DCs sense different pathogens and respond by upregulating MHC and costimulatory molecules as well as cytokine production to mount an appropriate T-cell response. However, it appears that DCs release substantial amounts of cytokines only upon strong TLR activation 23, 27, 29, 50. We found that mfVSG and Mitat1.5 sVSG act on DCs through MyD88 to mediate maturation but result in a TNF-like inflammation-induced partial maturation profile, leading to Th2-cell polarization. Although we also detected some IL-9-producing T cells in vitro, this was not observed after injection. Since there is ongoing debate whether IL-9 is part of Th2 cells or belonging to an own Th9 subset 51, we did not further address IL-9 in our Th2-cell studies. Inflammatory mediators can activate DCs also in vivo, which are similarly unable to produce IL-6 or IL-12p40 27, 50, 52. Sporri and Reis e Sousa have shown that DCs activated by inflammatory mediators in vivo induced Th cells but these were unable to support immunoglobulin isotype switching 27. Similarly, in this study all partially matured DCs types were unable to alter IgG1 and IgE levels in the asthma model. Recent reports also suggest that IL-6 by triggering IL-21 secretion in T cells drives the differentiation of Th cells that acquire the ability to provide B-cell help for isotype switching 53. Here, DCs matured with MiTat1.5 sVSG showed substantial production of IL-6, but DC treatment did not modify the isotype switch compared with other maturation stimuli in the allergic asthma model. However, it remains to be determined whether DCs conditioned by MiTat1.5 sVSG can induce B-lymphocyte helper T cells in the absence of any additional adjuvant activity. The capacity to provide efficient B-cell help might further delineate distinct functions of the Th2-cell subsets induced by inflammatory mediators or TLR agonists as identified in this study.
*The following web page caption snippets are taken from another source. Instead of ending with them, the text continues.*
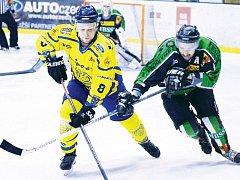 Krnov zvítězil ve čtvrtém derby. Na snímku bojuje domácí kapitán Pavel Michálek (vlevo) s hornobenešovským hokejistou Radkem Hejhalem.
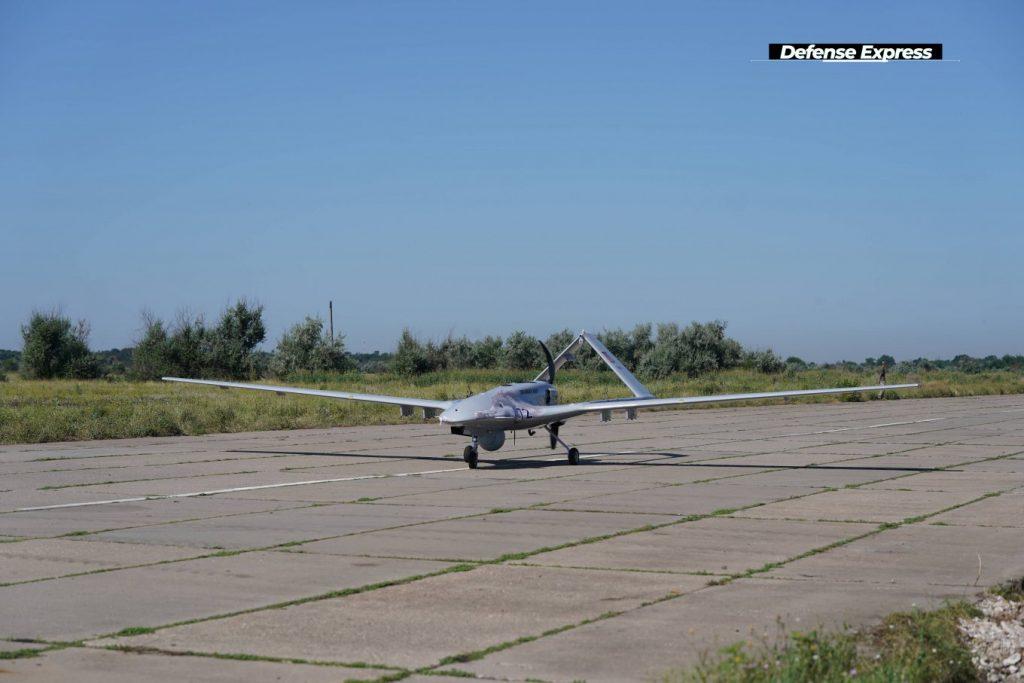 Первый комплекс Bayraktar TB2 поставят на вооружение дислоцирующейся в Николаеве 10-й бригады морской авиации (ФОТО) 9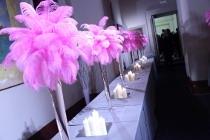 Allestimento di piume rosa a cura di Stylosofie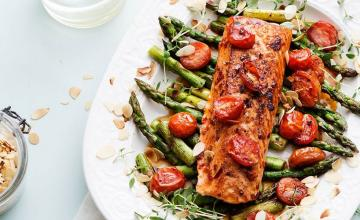 Keto fish with oven-baked veggies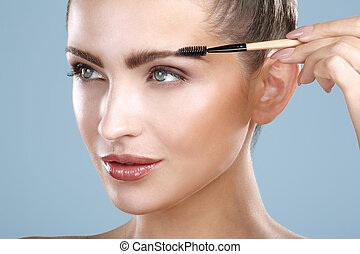 primer plano, mujer hermosa, con, ceja, cepillo, herramienta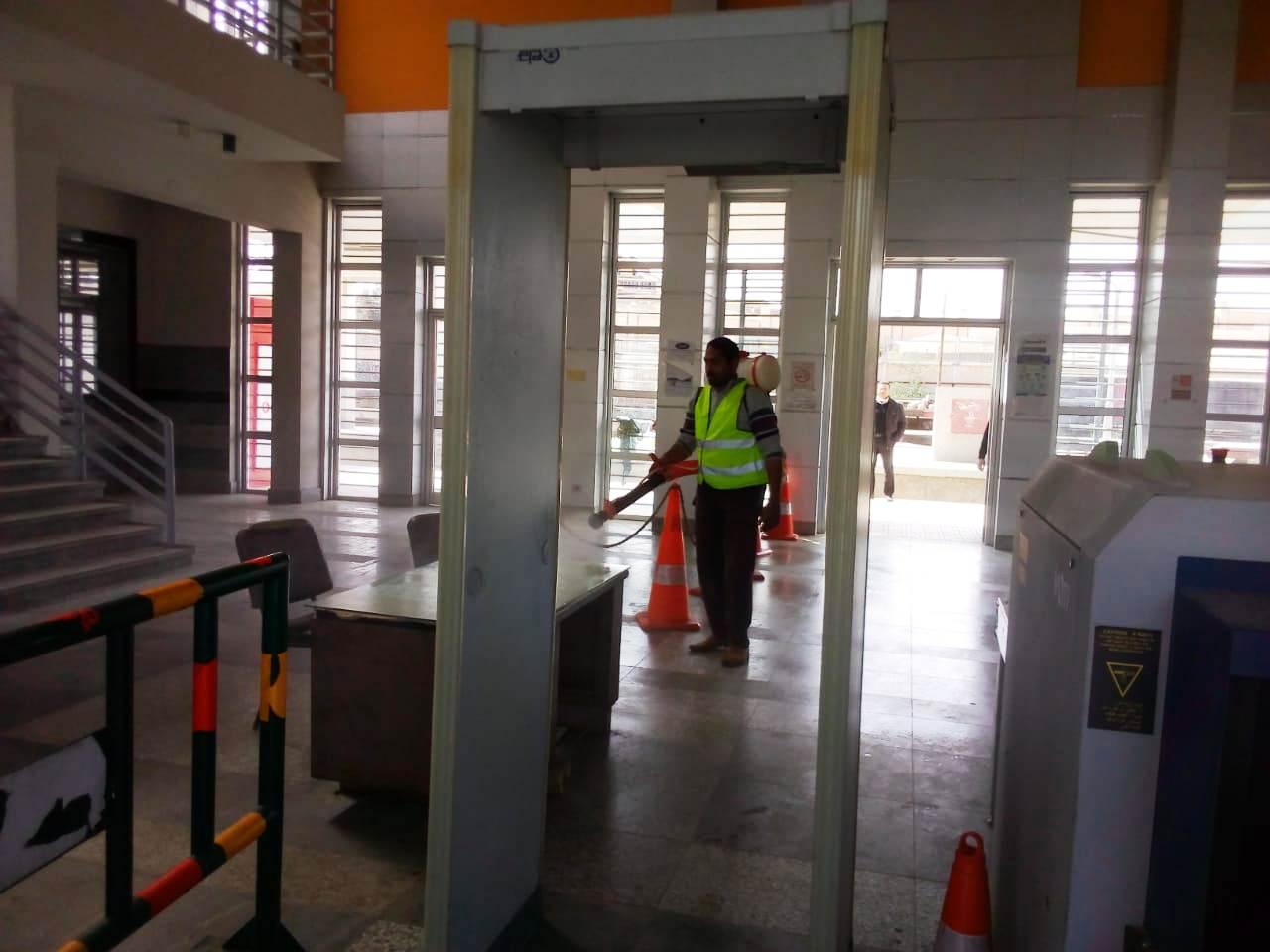 تطهير ورش محطة قطار مطروح يوميا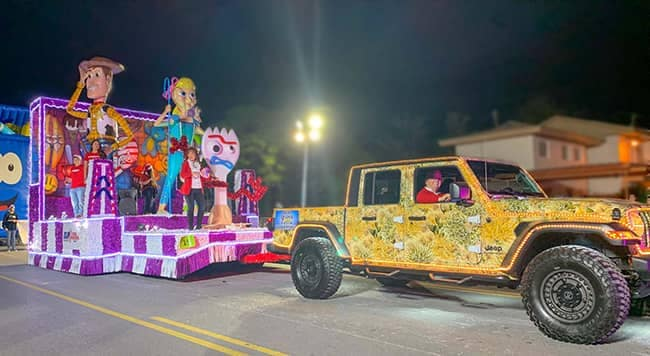 Community and Events - McAllen-Holiday-Parade-3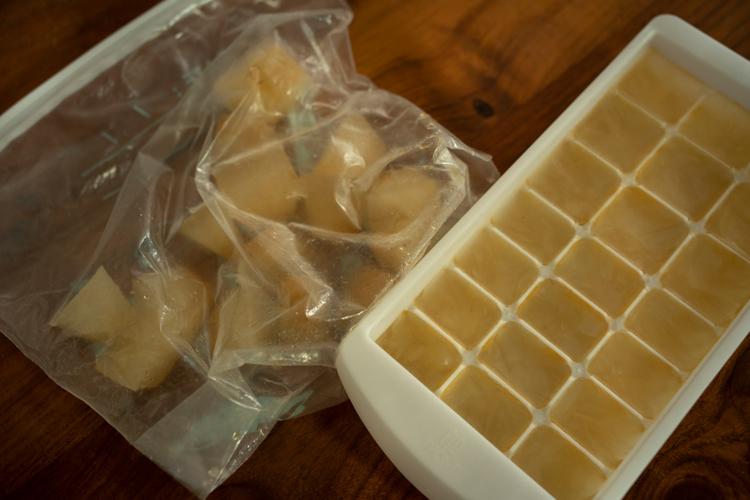 2週間に一度だしをとり、冷凍している。一度に数個使用
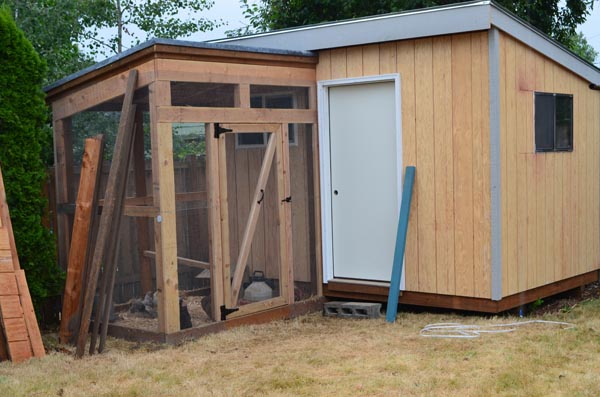 finished-shed-chicken-coop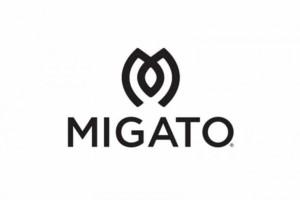 Migato: Βρήκαμε το μαύρο μεταλλιζέ αθλητικό που είναι σε έκπτωση!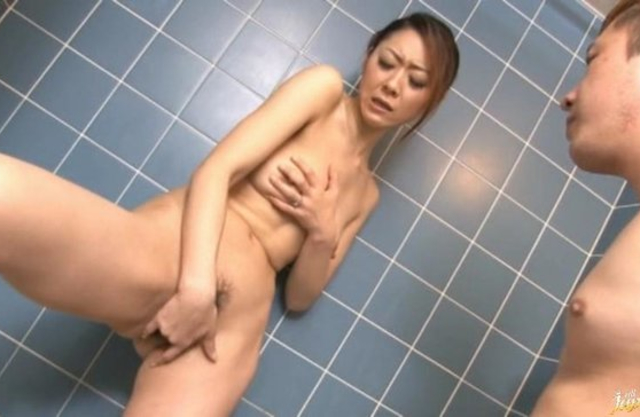 Naked Asian girlfriend toys her needy pussy and fucks in the shower
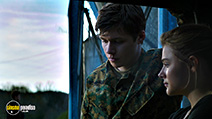 A still #6 from The 5th Wave with Nick Robinson and Chloë Grace Moretz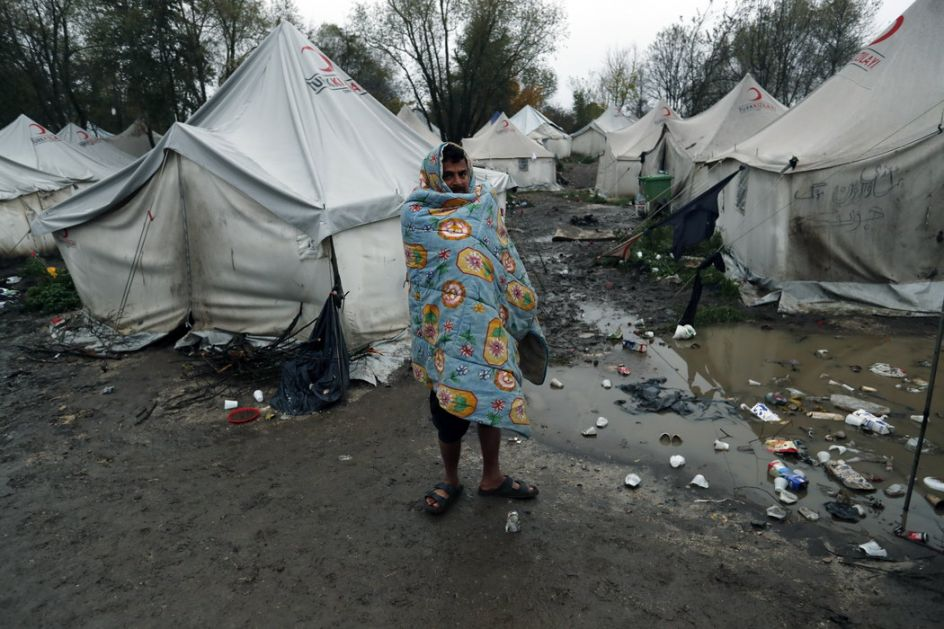 Avramopulos upozorio BiH na humanitarnu krizu sa migrantima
In our study, the nonpathogen-derived inflammatory stimulus TNF and type 2 pathogen-derived antigens show remarkable similarities for the maturation of BM-derived DCs, i.e. the in vitro counterpart of the so-called TNF/iNOS-producing DCs (Tip-DCs) 54. It has been suggested that DCs develop by means of the growth factor fms-like tyrosine kinase 3 (FLT-3L) in the steady state, whereas under inflammation DCs are additionally generated from monocytes by GM-CSF 54. Initial encounter with a pathogen and, hence, initial Th-cell polarization will most likely occur solely by the tissue-resident DCs or, in case of tse-tse fly-mediated blood infection with trypanosomes, steady-state DCs. Tip-DCs develop later during infection from recruited monocytes and by GM-CSF secreted from T cells at the site of inflammation. Others reported that the steady-state occurring splenic DC subsets (CD8α, CD8α+ or plasmacytoid DCs) show intrinsic differences to mount preferentially a Th1- or Th2-cell biased response 8, 55, 56. Thus, our BM-DC equivalents to Tip-DCs might play a decisive role in dampening or modulating the initially mounted Th-cell response to effectively eliminate the invading pathogen, a process also referred to as “success-driven” Th-cell modulation 57. The functional difference of inflammatory vs steady-state occurring DCs might explain the reason why DCs indirectly activated by inflammatory mediators in vivo failed to mount Th2-cell responses, but inflammation drives Th2-cell differentiation at the Tip-DC level 27, 52.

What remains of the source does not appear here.